[Questions about scene geometry]
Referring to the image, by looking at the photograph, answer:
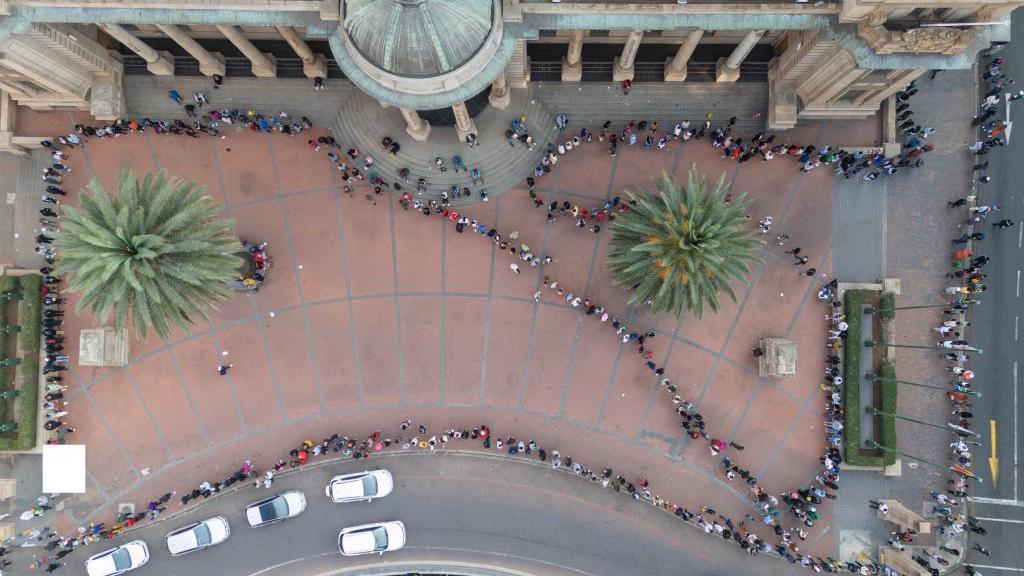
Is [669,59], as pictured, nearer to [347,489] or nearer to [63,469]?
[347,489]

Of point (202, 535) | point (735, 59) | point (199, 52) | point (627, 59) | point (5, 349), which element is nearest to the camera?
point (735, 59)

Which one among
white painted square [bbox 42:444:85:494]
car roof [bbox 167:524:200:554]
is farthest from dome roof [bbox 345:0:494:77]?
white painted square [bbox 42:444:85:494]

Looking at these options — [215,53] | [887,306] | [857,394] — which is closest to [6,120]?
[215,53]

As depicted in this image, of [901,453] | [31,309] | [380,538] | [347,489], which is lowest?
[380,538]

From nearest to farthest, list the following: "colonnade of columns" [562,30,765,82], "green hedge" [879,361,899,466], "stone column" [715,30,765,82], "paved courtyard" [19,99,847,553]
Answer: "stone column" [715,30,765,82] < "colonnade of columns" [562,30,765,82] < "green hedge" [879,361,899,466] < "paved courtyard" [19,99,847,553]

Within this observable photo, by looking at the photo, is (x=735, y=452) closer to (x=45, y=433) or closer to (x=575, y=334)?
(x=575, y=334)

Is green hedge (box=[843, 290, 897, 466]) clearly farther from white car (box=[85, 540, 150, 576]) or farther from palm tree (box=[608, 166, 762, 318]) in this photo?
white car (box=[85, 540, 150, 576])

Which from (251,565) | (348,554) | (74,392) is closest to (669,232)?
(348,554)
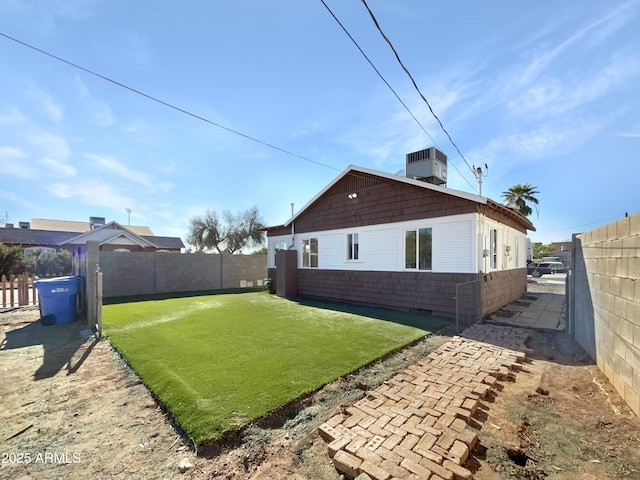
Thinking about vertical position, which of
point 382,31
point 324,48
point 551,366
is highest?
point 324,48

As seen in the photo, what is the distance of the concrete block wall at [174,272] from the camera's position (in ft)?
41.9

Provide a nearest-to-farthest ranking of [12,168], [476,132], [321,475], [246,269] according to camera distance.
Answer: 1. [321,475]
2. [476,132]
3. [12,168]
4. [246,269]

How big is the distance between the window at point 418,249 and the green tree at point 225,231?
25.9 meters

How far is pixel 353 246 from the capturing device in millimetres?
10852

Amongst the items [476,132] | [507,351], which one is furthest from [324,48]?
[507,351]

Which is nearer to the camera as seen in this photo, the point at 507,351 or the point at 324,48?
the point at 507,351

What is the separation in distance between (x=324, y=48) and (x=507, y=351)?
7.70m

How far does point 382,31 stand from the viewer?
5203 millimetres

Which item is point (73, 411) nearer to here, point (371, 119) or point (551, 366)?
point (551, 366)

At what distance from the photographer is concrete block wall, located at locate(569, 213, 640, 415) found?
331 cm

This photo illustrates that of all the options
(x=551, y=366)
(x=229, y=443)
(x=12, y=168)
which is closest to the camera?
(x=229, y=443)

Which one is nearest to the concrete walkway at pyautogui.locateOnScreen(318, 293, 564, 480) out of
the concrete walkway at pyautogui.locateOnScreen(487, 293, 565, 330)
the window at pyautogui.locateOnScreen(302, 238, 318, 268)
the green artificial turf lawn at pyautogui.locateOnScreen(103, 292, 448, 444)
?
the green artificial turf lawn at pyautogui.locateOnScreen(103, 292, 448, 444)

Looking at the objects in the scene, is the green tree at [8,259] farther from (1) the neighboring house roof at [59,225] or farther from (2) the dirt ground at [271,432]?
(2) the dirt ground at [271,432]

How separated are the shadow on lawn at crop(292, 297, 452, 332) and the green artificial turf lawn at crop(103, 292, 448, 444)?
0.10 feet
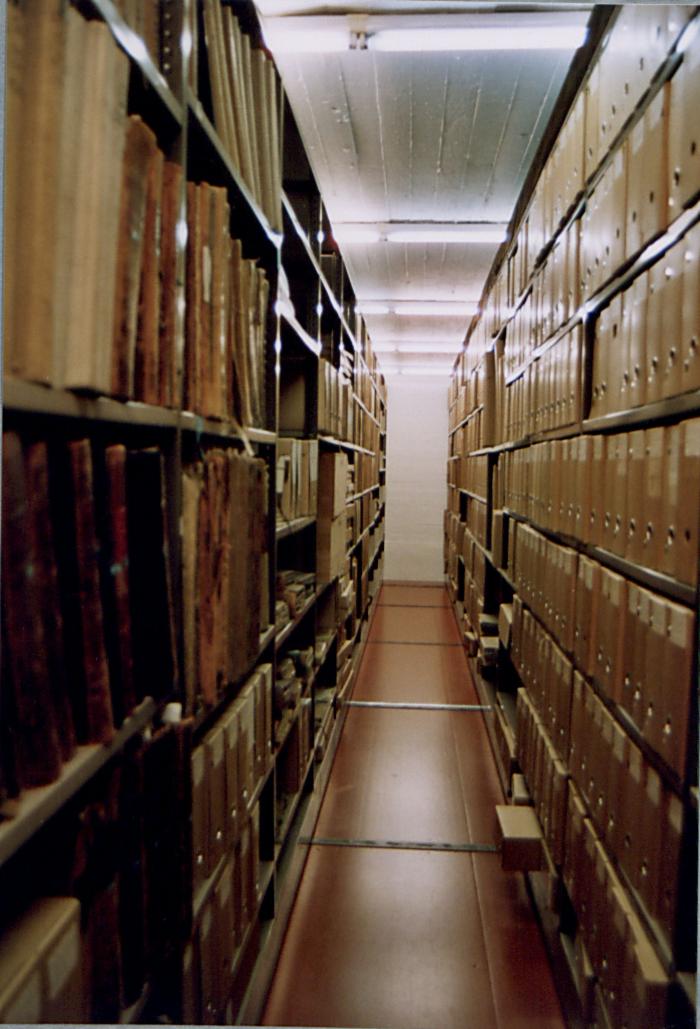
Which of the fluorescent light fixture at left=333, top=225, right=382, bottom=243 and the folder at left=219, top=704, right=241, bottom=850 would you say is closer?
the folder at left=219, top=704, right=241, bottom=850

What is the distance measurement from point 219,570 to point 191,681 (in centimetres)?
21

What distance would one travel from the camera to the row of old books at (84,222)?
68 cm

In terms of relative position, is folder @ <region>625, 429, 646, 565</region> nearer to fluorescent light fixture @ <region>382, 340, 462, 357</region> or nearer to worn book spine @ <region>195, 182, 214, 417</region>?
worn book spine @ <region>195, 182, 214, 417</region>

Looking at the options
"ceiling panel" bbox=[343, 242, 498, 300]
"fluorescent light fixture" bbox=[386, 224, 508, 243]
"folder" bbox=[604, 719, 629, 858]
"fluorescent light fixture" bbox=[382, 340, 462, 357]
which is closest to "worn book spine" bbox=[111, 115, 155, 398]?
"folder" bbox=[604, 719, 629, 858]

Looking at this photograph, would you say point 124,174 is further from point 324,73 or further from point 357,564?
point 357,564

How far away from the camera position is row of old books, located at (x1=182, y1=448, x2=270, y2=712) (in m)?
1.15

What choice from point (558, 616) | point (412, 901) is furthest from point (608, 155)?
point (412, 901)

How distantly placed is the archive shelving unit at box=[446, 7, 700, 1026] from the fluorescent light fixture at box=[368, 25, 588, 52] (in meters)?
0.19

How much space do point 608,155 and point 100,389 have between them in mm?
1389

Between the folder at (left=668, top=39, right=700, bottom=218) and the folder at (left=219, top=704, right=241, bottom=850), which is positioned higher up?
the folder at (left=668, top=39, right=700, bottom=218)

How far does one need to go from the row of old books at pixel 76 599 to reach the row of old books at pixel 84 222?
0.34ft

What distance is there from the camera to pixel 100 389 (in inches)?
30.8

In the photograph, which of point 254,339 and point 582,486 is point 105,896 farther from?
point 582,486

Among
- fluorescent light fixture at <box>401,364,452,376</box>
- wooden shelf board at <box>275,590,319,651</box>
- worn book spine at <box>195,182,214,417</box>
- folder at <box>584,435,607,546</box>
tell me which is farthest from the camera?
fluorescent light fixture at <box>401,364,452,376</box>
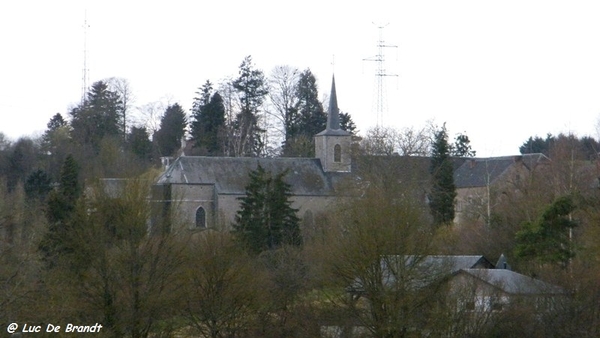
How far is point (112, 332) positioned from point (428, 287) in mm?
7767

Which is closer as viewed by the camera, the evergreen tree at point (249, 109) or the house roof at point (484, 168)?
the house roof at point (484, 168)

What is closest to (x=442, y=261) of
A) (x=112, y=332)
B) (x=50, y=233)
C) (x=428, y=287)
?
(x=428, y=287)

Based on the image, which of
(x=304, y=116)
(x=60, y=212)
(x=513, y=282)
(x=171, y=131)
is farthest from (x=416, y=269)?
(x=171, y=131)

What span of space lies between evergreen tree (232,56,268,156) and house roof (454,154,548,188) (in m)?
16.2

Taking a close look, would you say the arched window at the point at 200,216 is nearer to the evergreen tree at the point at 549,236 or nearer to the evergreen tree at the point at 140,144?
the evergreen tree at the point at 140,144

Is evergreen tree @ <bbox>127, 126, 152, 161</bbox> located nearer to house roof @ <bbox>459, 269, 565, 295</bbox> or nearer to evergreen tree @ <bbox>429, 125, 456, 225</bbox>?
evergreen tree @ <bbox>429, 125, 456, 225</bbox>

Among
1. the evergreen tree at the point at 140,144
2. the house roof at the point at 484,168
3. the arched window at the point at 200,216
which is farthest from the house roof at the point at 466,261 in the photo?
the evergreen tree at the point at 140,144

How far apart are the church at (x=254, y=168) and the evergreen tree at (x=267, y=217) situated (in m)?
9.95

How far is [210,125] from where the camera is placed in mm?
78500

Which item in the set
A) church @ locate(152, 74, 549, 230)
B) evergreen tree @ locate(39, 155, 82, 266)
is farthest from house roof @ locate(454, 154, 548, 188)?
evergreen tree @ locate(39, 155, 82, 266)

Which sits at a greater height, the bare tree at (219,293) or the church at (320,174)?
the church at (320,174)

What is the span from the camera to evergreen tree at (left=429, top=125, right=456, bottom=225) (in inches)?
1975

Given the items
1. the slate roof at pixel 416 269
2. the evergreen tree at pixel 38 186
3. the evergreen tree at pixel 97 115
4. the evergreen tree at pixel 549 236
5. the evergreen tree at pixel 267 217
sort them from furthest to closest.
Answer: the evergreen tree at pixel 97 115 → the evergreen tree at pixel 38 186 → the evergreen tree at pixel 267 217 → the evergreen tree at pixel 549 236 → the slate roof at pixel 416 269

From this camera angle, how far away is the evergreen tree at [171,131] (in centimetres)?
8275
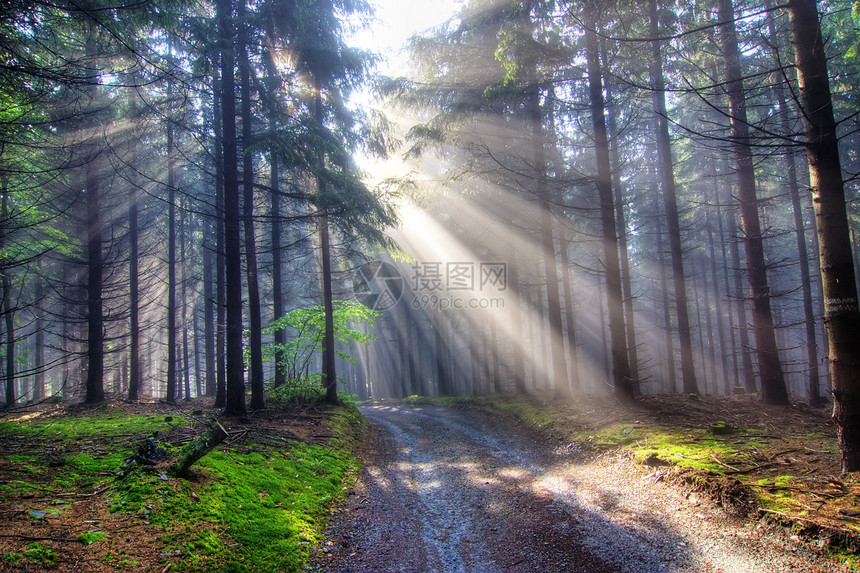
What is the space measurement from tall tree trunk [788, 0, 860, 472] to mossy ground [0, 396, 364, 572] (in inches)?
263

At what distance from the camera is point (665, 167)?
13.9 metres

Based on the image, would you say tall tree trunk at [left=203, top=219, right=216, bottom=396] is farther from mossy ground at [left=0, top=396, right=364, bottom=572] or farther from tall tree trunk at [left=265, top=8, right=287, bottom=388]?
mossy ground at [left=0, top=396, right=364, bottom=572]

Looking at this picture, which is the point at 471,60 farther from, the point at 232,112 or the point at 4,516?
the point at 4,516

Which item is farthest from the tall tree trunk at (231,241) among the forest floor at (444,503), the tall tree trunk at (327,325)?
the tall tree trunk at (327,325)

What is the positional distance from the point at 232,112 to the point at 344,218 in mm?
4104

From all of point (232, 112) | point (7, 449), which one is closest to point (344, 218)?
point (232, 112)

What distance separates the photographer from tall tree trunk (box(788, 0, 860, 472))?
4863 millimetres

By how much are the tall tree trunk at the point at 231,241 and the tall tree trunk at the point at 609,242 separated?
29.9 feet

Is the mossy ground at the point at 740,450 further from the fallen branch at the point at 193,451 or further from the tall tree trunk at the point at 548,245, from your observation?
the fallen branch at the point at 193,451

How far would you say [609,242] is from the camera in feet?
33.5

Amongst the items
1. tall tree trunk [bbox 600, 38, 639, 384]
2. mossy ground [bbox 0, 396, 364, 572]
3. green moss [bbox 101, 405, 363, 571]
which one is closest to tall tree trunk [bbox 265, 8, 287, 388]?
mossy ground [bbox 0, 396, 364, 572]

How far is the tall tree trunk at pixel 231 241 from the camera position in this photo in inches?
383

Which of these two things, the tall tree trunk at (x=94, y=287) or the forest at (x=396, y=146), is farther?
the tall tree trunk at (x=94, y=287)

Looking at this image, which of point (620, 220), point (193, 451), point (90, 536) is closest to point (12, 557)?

→ **Aim**:
Substitute "viewer" for "camera" throughout the stretch from the line containing "From all of" through the end of the entries, leaving everything else unchanged. Give back only that stretch.

→ **Result for this task**:
From all of point (232, 112) | point (7, 449), which one is closest to point (344, 218)?
point (232, 112)

What distance separates the photographer from tall tree trunk (box(788, 0, 860, 472))?
4863 millimetres

By how much are the tall tree trunk at the point at 231,241 and the tall tree trunk at the point at 609,242 separated?
29.9 feet

Is the mossy ground at the point at 740,450 further from the fallen branch at the point at 193,451 or further from the tall tree trunk at the point at 548,245, from your observation?
the fallen branch at the point at 193,451

How far would you say [609,242] is from the viewer in feet?
33.5

Amongst the items
1. tall tree trunk [bbox 600, 38, 639, 384]
2. mossy ground [bbox 0, 396, 364, 572]
3. green moss [bbox 101, 405, 363, 571]
which one is closest to tall tree trunk [bbox 265, 8, 287, 388]?
mossy ground [bbox 0, 396, 364, 572]

How far is the tall tree trunk at pixel 231 241 from the viewer position in this photo in inches?
383

Which of these two things, the tall tree trunk at (x=94, y=287) or the forest at (x=396, y=146), is farther?
the tall tree trunk at (x=94, y=287)

Looking at this image, which of point (620, 220), point (193, 451), point (90, 536) is closest to point (12, 557)?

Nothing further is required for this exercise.